Documenttekst.
En als het Bertem kermis was
Elk jaar op het einde van september is het in Bertem jaarmarkt en kermis. In het “teussers”-dorp kwamen eertijds alle paardenkwekers en verkopers samen om al teussend (de verkoop sluiten door in mekaars rechterhand te klappen) zaakjes te doen. Er worden nog steeds allerlei dieren getoond en gekeurd maar echte Brabantse trekpaarden zijn er nog nauwelijks te zien.
Vroeger waren de kermissen in een dorp zowat de enige gelegenheden waarbij jongens en meisjes mekaar konden en mochten ontmoeten. Op gewone dagen kon dat niet, ze werden zowel in de school als in de kerk streng gescheiden. Het liep dan ook op zo’n kermissen wel eens de spuigaten uit: stoere jongens die met mekaar op de vuist gingen, verdwaasd door de drank en verblind door een meisjeslach, of jongedames die uitvoerig hun verleidingskunsten uitprobeerden.
In dit liedje opgetekend in West-Vlaanderen gaat het over zo’n verleidelijk meisje dat een jongen heimelijk mee naar haar kamer troont want moeder is er niet. De strenge mama komt echter vroeger thuis dan voorzien en geeft de jongeman een flinke rammeling. Te laat, zo blijkt 9 maanden later.
Het lied wordt oorspronkelijk gesitueerd in Beitem, bij Roeselare. Beitem blijkt daar een verbastering te zijn van de familienaam Beheydt met achtervoegsel-heem of -gem.

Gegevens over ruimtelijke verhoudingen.

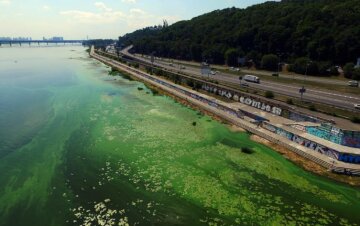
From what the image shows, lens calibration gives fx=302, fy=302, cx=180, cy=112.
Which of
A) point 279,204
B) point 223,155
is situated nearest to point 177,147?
point 223,155

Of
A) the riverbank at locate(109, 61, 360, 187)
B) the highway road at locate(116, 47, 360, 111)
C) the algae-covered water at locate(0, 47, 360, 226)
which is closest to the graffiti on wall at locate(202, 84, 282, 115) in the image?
the riverbank at locate(109, 61, 360, 187)

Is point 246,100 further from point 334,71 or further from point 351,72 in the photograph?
point 334,71

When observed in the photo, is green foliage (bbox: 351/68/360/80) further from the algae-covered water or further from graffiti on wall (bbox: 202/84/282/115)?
the algae-covered water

Uit te voeren.
Vervang in de tekst over de kermis in Bertem "rammeling" door "uitbrander" en geef het gedeelte weer dat begint bij "Vroeger waren de" en eindigt bij "9 maanden later.".

Uitwerking opdracht.
Vroeger waren de kermissen in een dorp zowat de enige gelegenheden waarbij jongens en meisjes mekaar konden en mochten ontmoeten. Op gewone dagen kon dat niet, ze werden zowel in de school als in de kerk streng gescheiden. Het liep dan ook op zo’n kermissen wel eens de spuigaten uit: stoere jongens die met mekaar op de vuist gingen, verdwaasd door de drank en verblind door een meisjeslach, of jongedames die uitvoerig hun verleidingskunsten uitprobeerden.
In dit liedje opgetekend in West-Vlaanderen gaat het over zo’n verleidelijk meisje dat een jongen heimelijk mee naar haar kamer troont want moeder is er niet. De strenge mama komt echter vroeger thuis dan voorzien en geeft de jongeman een flinke uitbrander. Te laat, zo blijkt 9 maanden later.